The median age in the city was 27.6 years. 37.3% of residents were under the age of 18; 9% were between the ages of 18 and 24; 22% were from 25 to 44; 23.8% were from 45 to 64; and 7.8% were 65 years of age or older. The gender makeup of the city was 46.5% male and 53.5% female.

===2000 census===
As of the census of 2000, there were 434 people, 146 households, and 108 families residing in the city. The population density was 1,089.8 PD/sqmi. There were 171 housing units at an average density of 429.4 /sqmi. The racial makeup of the city was 28.11% White, 70.74% Native American, and 1.15% from two or more races. Hispanic or Latino of any race were 0.92% of the population.
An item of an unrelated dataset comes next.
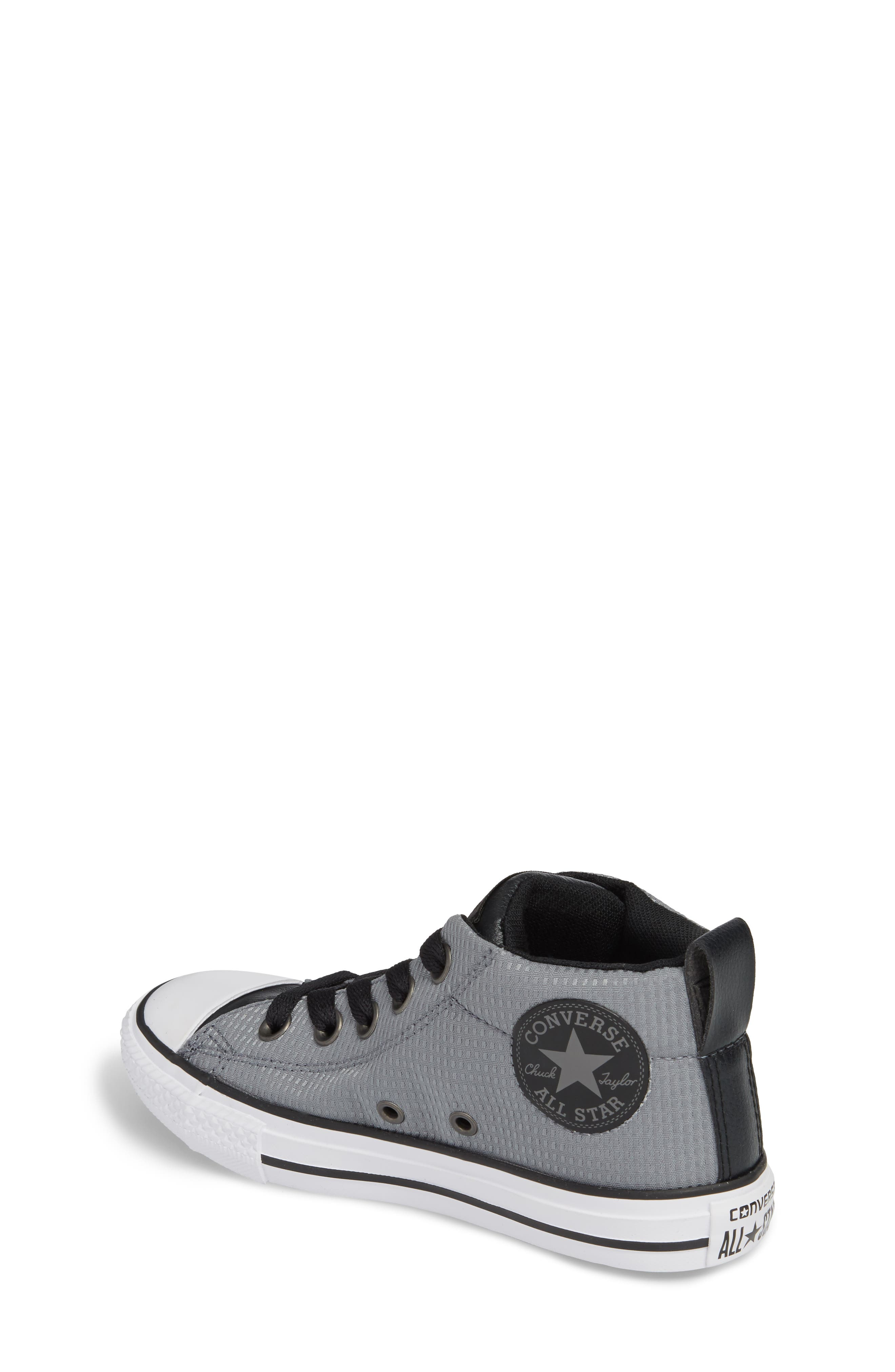 Chuck Taylor<sup>®</sup> All Star<sup>®</sup> Street Mid Backpack Sneaker,                             Alternate thumbnail 2, color,                             Cool Grey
There were 146 households, out of which 39.0% had children under the age of 18 living with them, 39.7% were married couples living together, 26.0% had a female householder with no husband present, and 26.0% were non-families. 24.0% of all households were made up of individuals, and 6.2% had someone living alone who was 65 years of age or older. The average household size was 2.97 and the average family size was 3.48.

In the city, the population was spread out, with 37.1% under the age of 18, 9.4% from 18 to 24, 24.7% from 25 to 44, 20.0% from 45 to 64, and 8.8% who were 65 years of age or older. The median age was 28 years. For every 100 females, there were 80.8 males. For every 100 females age 18 and over, there were 79.6 males.

The median income for a household in the city was $22,250, and the median income for a family was $20,781. Males had a median income of $21,667 versus $14,875 for females. The per capita income for the city was $8,206. About 41.9% of families and 52.1% of the population were below the poverty line, including 77.4% of those under age 18 and 17.0% of those age 65 or over.